-------- Source material --------

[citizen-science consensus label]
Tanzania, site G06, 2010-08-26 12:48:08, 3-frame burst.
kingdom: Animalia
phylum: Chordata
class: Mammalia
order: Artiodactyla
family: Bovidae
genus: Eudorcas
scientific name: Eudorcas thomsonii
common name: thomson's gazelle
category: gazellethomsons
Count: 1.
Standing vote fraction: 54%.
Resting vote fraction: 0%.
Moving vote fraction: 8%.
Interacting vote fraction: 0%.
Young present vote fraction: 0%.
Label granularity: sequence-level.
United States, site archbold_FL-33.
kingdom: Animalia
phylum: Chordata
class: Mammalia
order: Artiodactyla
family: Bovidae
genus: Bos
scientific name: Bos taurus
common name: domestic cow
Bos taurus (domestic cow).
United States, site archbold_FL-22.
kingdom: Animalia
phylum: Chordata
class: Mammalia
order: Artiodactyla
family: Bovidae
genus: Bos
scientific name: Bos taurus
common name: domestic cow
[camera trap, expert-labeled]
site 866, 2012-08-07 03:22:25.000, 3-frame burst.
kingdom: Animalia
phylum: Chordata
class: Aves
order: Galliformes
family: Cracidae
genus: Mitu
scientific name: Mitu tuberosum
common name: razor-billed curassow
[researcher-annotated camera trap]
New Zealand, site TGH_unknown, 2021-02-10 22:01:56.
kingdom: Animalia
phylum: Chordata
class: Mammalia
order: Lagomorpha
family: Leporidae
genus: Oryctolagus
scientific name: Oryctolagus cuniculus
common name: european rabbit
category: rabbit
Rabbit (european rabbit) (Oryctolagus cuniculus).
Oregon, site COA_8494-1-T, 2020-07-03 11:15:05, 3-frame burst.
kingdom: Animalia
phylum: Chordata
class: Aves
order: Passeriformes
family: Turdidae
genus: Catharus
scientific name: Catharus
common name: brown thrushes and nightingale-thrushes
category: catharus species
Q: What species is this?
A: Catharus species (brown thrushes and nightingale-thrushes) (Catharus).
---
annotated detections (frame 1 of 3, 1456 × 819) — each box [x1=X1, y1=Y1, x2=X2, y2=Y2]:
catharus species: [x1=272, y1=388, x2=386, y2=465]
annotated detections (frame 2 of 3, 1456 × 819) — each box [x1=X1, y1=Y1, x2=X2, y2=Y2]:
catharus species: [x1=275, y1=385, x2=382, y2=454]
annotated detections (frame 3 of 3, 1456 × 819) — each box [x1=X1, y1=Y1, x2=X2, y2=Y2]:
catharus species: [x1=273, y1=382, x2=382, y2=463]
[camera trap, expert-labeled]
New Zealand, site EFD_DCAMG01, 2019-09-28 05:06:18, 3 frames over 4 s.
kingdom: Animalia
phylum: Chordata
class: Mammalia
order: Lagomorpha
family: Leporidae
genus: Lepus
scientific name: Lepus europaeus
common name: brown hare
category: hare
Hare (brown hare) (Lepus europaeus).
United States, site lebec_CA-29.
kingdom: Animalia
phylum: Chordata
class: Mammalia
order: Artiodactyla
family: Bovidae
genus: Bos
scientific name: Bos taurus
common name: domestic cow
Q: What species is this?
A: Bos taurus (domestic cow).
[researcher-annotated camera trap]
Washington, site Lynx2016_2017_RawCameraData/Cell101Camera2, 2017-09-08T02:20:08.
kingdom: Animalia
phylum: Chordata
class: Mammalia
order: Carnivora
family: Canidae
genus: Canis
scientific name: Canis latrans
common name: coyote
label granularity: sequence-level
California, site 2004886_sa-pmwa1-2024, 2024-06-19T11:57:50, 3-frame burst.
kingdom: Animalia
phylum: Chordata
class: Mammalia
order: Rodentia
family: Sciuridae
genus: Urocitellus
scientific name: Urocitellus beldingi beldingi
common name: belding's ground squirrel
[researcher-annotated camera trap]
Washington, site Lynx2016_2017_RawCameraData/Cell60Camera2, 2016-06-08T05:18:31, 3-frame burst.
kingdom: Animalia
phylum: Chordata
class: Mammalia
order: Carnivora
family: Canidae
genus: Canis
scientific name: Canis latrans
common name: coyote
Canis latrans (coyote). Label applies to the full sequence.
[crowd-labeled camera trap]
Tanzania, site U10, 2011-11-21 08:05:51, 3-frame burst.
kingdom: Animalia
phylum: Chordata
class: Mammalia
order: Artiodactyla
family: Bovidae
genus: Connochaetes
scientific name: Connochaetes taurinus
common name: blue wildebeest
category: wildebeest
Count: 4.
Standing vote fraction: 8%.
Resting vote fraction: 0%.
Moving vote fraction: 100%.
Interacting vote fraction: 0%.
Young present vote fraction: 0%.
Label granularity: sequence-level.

--------

*Assignment:* Everything above, from first entry to last, must be reproduced exactly.

*Result:*
[citizen-science consensus label]
Tanzania, site G06, 2010-08-26 12:48:08, 3-frame burst.
kingdom: Animalia
phylum: Chordata
class: Mammalia
order: Artiodactyla
family: Bovidae
genus: Eudorcas
scientific name: Eudorcas thomsonii
common name: thomson's gazelle
category: gazellethomsons
Count: 1.
Standing vote fraction: 54%.
Resting vote fraction: 0%.
Moving vote fraction: 8%.
Interacting vote fraction: 0%.
Young present vote fraction: 0%.
Label granularity: sequence-level.
United States, site archbold_FL-33.
kingdom: Animalia
phylum: Chordata
class: Mammalia
order: Artiodactyla
family: Bovidae
genus: Bos
scientific name: Bos taurus
common name: domestic cow
Bos taurus (domestic cow).
United States, site archbold_FL-22.
kingdom: Animalia
phylum: Chordata
class: Mammalia
order: Artiodactyla
family: Bovidae
genus: Bos
scientific name: Bos taurus
common name: domestic cow
[camera trap, expert-labeled]
site 866, 2012-08-07 03:22:25.000, 3-frame burst.
kingdom: Animalia
phylum: Chordata
class: Aves
order: Galliformes
family: Cracidae
genus: Mitu
scientific name: Mitu tuberosum
common name: razor-billed curassow
[researcher-annotated camera trap]
New Zealand, site TGH_unknown, 2021-02-10 22:01:56.
kingdom: Animalia
phylum: Chordata
class: Mammalia
order: Lagomorpha
family: Leporidae
genus: Oryctolagus
scientific name: Oryctolagus cuniculus
common name: european rabbit
category: rabbit
Rabbit (european rabbit) (Oryctolagus cuniculus).
Oregon, site COA_8494-1-T, 2020-07-03 11:15:05, 3-frame burst.
kingdom: Animalia
phylum: Chordata
class: Aves
order: Passeriformes
family: Turdidae
genus: Catharus
scientific name: Catharus
common name: brown thrushes and nightingale-thrushes
category: catharus species
Q: What species is this?
A: Catharus species (brown thrushes and nightingale-thrushes) (Catharus).
---
annotated detections (frame 1 of 3, 1456 × 819) — each box [x1=X1, y1=Y1, x2=X2, y2=Y2]:
catharus species: [x1=272, y1=388, x2=386, y2=465]
annotated detections (frame 2 of 3, 1456 × 819) — each box [x1=X1, y1=Y1, x2=X2, y2=Y2]:
catharus species: [x1=275, y1=385, x2=382, y2=454]
annotated detections (frame 3 of 3, 1456 × 819) — each box [x1=X1, y1=Y1, x2=X2, y2=Y2]:
catharus species: [x1=273, y1=382, x2=382, y2=463]
[camera trap, expert-labeled]
New Zealand, site EFD_DCAMG01, 2019-09-28 05:06:18, 3 frames over 4 s.
kingdom: Animalia
phylum: Chordata
class: Mammalia
order: Lagomorpha
family: Leporidae
genus: Lepus
scientific name: Lepus europaeus
common name: brown hare
category: hare
Hare (brown hare) (Lepus europaeus).
United States, site lebec_CA-29.
kingdom: Animalia
phylum: Chordata
class: Mammalia
order: Artiodactyla
family: Bovidae
genus: Bos
scientific name: Bos taurus
common name: domestic cow
Q: What species is this?
A: Bos taurus (domestic cow).
[researcher-annotated camera trap]
Washington, site Lynx2016_2017_RawCameraData/Cell101Camera2, 2017-09-08T02:20:08.
kingdom: Animalia
phylum: Chordata
class: Mammalia
order: Carnivora
family: Canidae
genus: Canis
scientific name: Canis latrans
common name: coyote
label granularity: sequence-level
California, site 2004886_sa-pmwa1-2024, 2024-06-19T11:57:50, 3-frame burst.
kingdom: Animalia
phylum: Chordata
class: Mammalia
order: Rodentia
family: Sciuridae
genus: Urocitellus
scientific name: Urocitellus beldingi beldingi
common name: belding's ground squirrel
[researcher-annotated camera trap]
Washington, site Lynx2016_2017_RawCameraData/Cell60Camera2, 2016-06-08T05:18:31, 3-frame burst.
kingdom: Animalia
phylum: Chordata
class: Mammalia
order: Carnivora
family: Canidae
genus: Canis
scientific name: Canis latrans
common name: coyote
Canis latrans (coyote). Label applies to the full sequence.
[crowd-labeled camera trap]
Tanzania, site U10, 2011-11-21 08:05:51, 3-frame burst.
kingdom: Animalia
phylum: Chordata
class: Mammalia
order: Artiodactyla
family: Bovidae
genus: Connochaetes
scientific name: Connochaetes taurinus
common name: blue wildebeest
category: wildebeest
Count: 4.
Standing vote fraction: 8%.
Resting vote fraction: 0%.
Moving vote fraction: 100%.
Interacting vote fraction: 0%.
Young present vote fraction: 0%.
Label granularity: sequence-level.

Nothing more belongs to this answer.